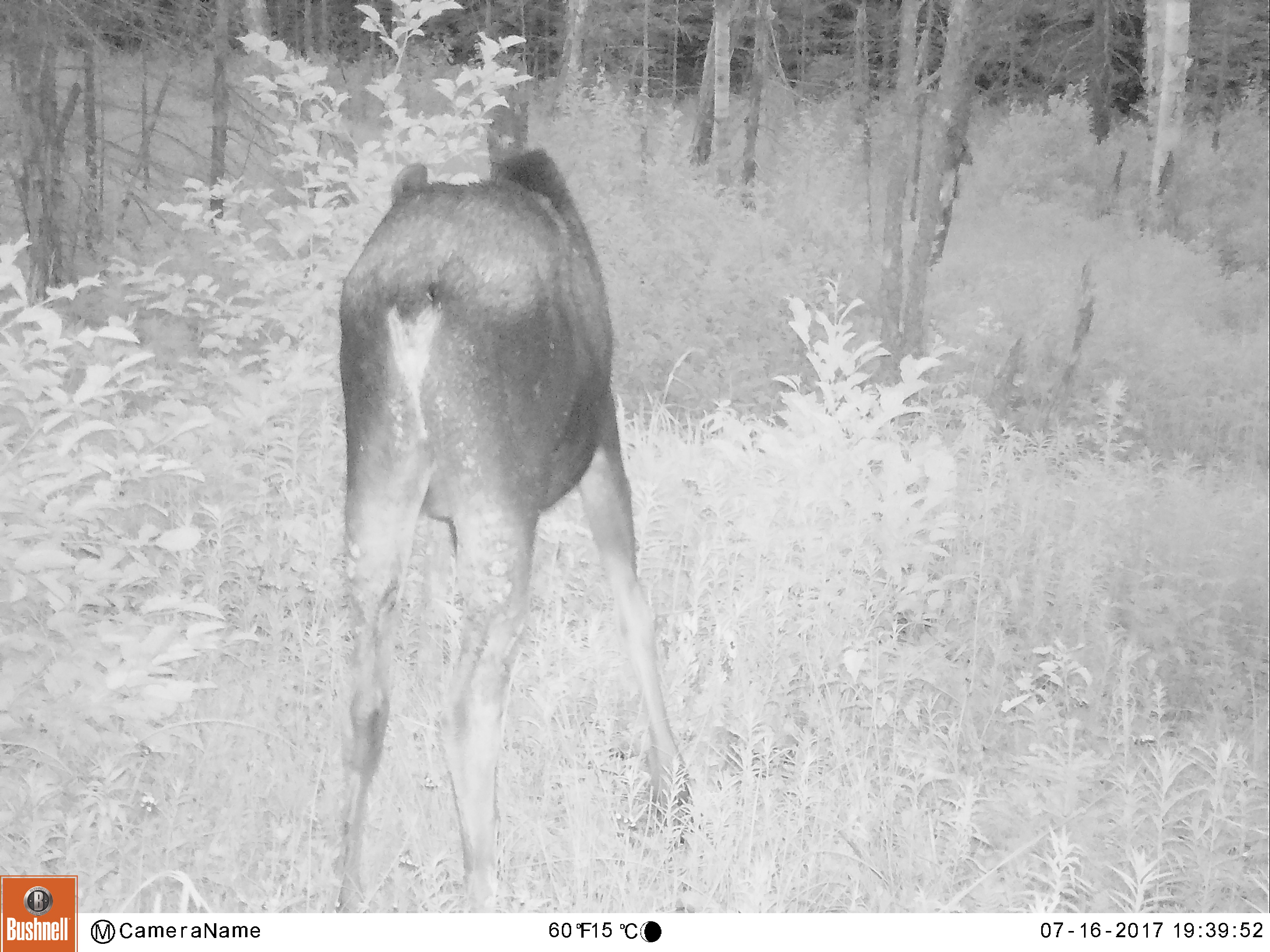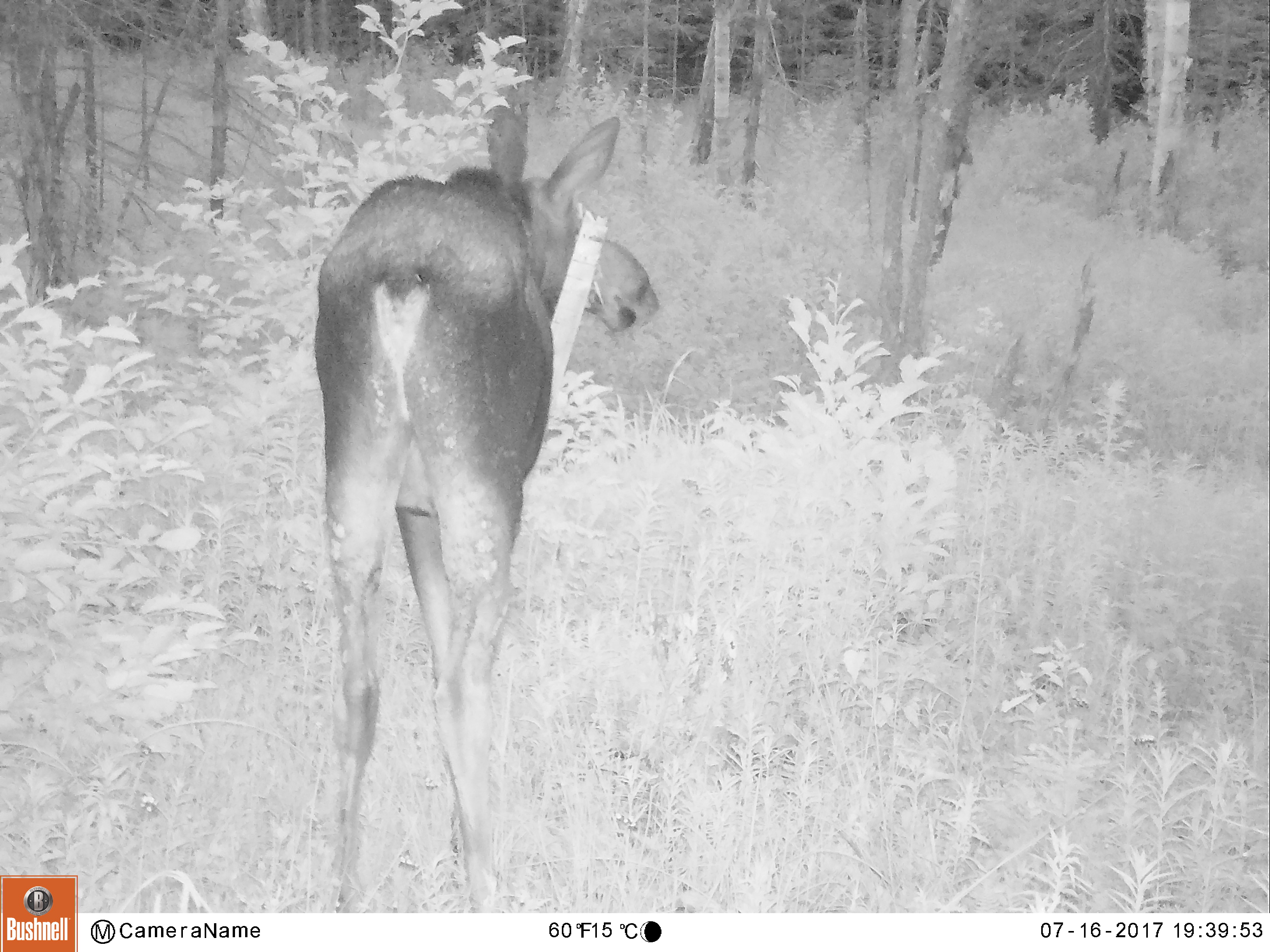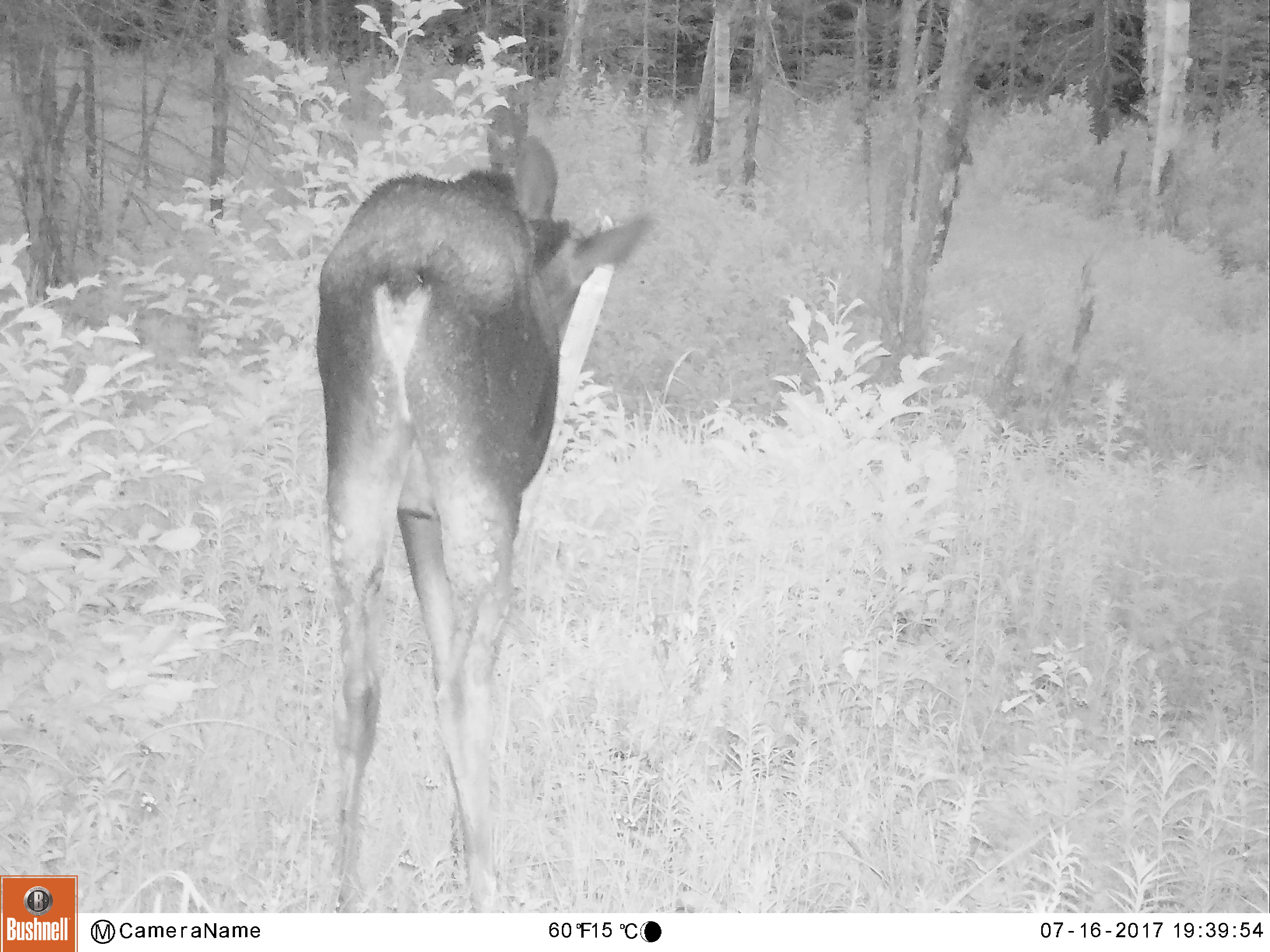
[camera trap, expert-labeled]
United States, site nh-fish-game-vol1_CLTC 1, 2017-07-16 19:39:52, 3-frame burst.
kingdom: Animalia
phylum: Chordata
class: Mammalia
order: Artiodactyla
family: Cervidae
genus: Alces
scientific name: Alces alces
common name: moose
____
* **Directions**: Above are records to transcribe exactly; leave their pictures out.

* **Answer below**:
[camera trap, expert-labeled]
United States, site nh-fish-game-vol1_CLTC 1, 2017-07-16 19:39:52, 3-frame burst.
kingdom: Animalia
phylum: Chordata
class: Mammalia
order: Artiodactyla
family: Cervidae
genus: Alces
scientific name: Alces alces
common name: moose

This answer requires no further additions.